PROBLEMS TO SOLVE:
- 1) Translate this sentence from the refactoring notes into Spanish: "This replacement slightly simplifies and reduces proof scripts."
- 2) Write what comes next in the refactoring notes, starting after the last line shown.

PASSAGE PROVIDED:
▼
Refactoring and linting especially polydiv

- Replace `altP eqP` and `altP (_ =P _)` with `eqVneq`:
  The improved `eqVneq` lemma (#351) is redesigned as a comparison predicate and
  introduces a hypothesis in the form of `x != y` in the second case. Thus,
  `case: (altP eqP)`, `case: (altP (x =P _))` and `case: (altP (x =P y))` idioms
  can be replaced with `case: eqVneq`, `case: (eqVneq x)` and
  `case: (eqVneq x y)` respectively. This replacement slightly simplifies and
  reduces proof scripts.
- use `have [] :=` rather than `case` if it is better.
- `by apply:` -> `exact:`.
- `apply/lem1; apply/lem2` or `apply: lem1; apply: lem2` -> `apply/lem1/lem2`.
- `move/lem1; move/lem2` -> `move/lem1/lem2`.
- Remove `GRing.` prefix if applicable.
- `negbTE` -> `negPf`, `eq_refl` -> `eqxx` and `sym_equal` -> `esym`.

5 files changed, 18 insertions, 20 deletions

diff --git a/mathcomp/solvable/abelian.v b/mathcomp/solvable/abelian.v
index bfdafae..5f93277 100644
--- a/mathcomp/solvable/abelian.v
+++ b/mathcomp/solvable/abelian.v
@@ -182,8 +182,8 @@ Qed.
 
 Lemma Mho_p_elt (p : nat) x : x \in A -> p.-elt x -> x ^+ (p ^ n) \in Mho.
 Proof.
-move=> Ax p_x; case: (eqVneq x 1) => [-> | ntx]; first by rewrite groupX.
-by apply: mem_gen; apply/imsetP; exists x; rewrite ?inE ?Ax (pdiv_p_elt p_x).
+move=> Ax p_x; have [-> | ntx] := eqVneq x 1; first by rewrite groupX.
+by apply/mem_gen/imsetP; exists x; rewrite ?inE ?Ax (pdiv_p_elt p_x).
 Qed.
 
 End Functors.
@@ -572,7 +572,7 @@ Lemma TIp1ElemP p A X Y :
 Proof.
 move=> EpX EpY; have p_pr := pnElem_prime EpX.
 have [oX oY] := (card_p1Elem EpX, card_p1Elem EpY).
-have [<- |] := altP eqP.
+have [<-|] := eqVneq.
   by right=> X1; rewrite -oX -(setIid X) X1 cards1 in p_pr.
 by rewrite eqEcard oX oY leqnn andbT; left; rewrite prime_TIg ?oX.
▲
DATASET EXCERPT:
▼
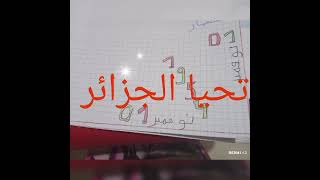 24 أكتوبر 2024 [upl. by Leiahtan]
▲
ANSWERS IN ORDER:
- 1) Este reemplazo simplifica ligeramente y reduce los scripts de prueba.

- 2)
 Qed.
@@ -668,7 +668,7 @@ Proof.
 apply/setP=> E; rewrite inE in_setI; apply: andb_id2l => /pElemP[sEG abelE].
 apply/idP/nElemP=> [|[q]]; first by exists p; rewrite !inE sEG abelE.
 rewrite !inE -2!andbA => /and4P[_ /pgroupP qE _].
-case: (eqVneq E 1%G) => [-> | ]; first by rewrite cards1 !logn1.
+have [->|] := eqVneq E 1%G; first by rewrite cards1 !logn1.
 case/(pgroup_pdiv (abelem_pgroup abelE)) => p_pr pE _.
 by rewrite (eqnP (qE p p_pr pE)).
 Qed.
@@ -1166,7 +1166,7 @@ Qed.
 Lemma OhmE p G : p.-group G -> 'Ohm_n(G) = <<'Ldiv_(p ^ n)(G)>>.
 Proof.
 move=> pG; congr <<_>>; apply/setP=> x; rewrite !inE; apply: andb_id2l => Gx.
-case: (eqVneq x 1) => [-> | ntx]; first by rewrite !expg1n.
+have [-> | ntx] := eqVneq x 1; first by rewrite !expg1n.
 by rewrite (pdiv_p_elt (mem_p_elt pG Gx)).
 Qed.
 
@@ -1468,9 +1468,8 @@ Lemma cyclic_pgroup_dprod_trivg p A B C :
 Proof.
 move=> pC cycC; case/cyclicP: cycC pC => x ->{C} pC defC.
 case/dprodP: defC => [] [G H -> ->{A B}] defC _ tiGH; rewrite -defC.
-case: (eqVneq <[x]> 1) => [|ntC].
-  move/trivgP; rewrite -defC mulG_subG => /andP[/trivgP-> _].
-  by rewrite mul1g; left.
+have [/trivgP | ntC] := eqVneq <[x]> 1.
+  by rewrite -defC mulG_subG => /andP[/trivgP-> _]; rewrite mul1g; left.
 have [pr_p _ _] := pgroup_pdiv pC ntC; pose K := 'Ohm_1(<[x]>).
 have prK : prime #|K| by rewrite (Ohm1_cyclic_pgroup_prime _ pC) ?cycle_cyclic.
 case: (prime_subgroupVti G prK) => [sKG |]; last first.
@@ -1842,7 +1841,7 @@ Qed.
 
 Lemma rank_cycle (x : gT) : 'r(<[x]>) = (x != 1).
 Proof.
-have [->|ntx] := altP (x =P 1); first by rewrite cycle1 rank1.
+have [->|ntx] := eqVneq x 1; first by rewrite cycle1 rank1.
 apply/eqP; rewrite eqn_leq rank_gt0 cycle_eq1 ntx andbT.
 by rewrite -grank_abelian ?cycle_abelian //= -(cards1 x) grank_min.
 Qed.
@@ -1948,7 +1947,7 @@ Qed.
 Lemma abelian_type_abelem p G : p.-abelem G -> abelian_type G = nseq 'r(G) p.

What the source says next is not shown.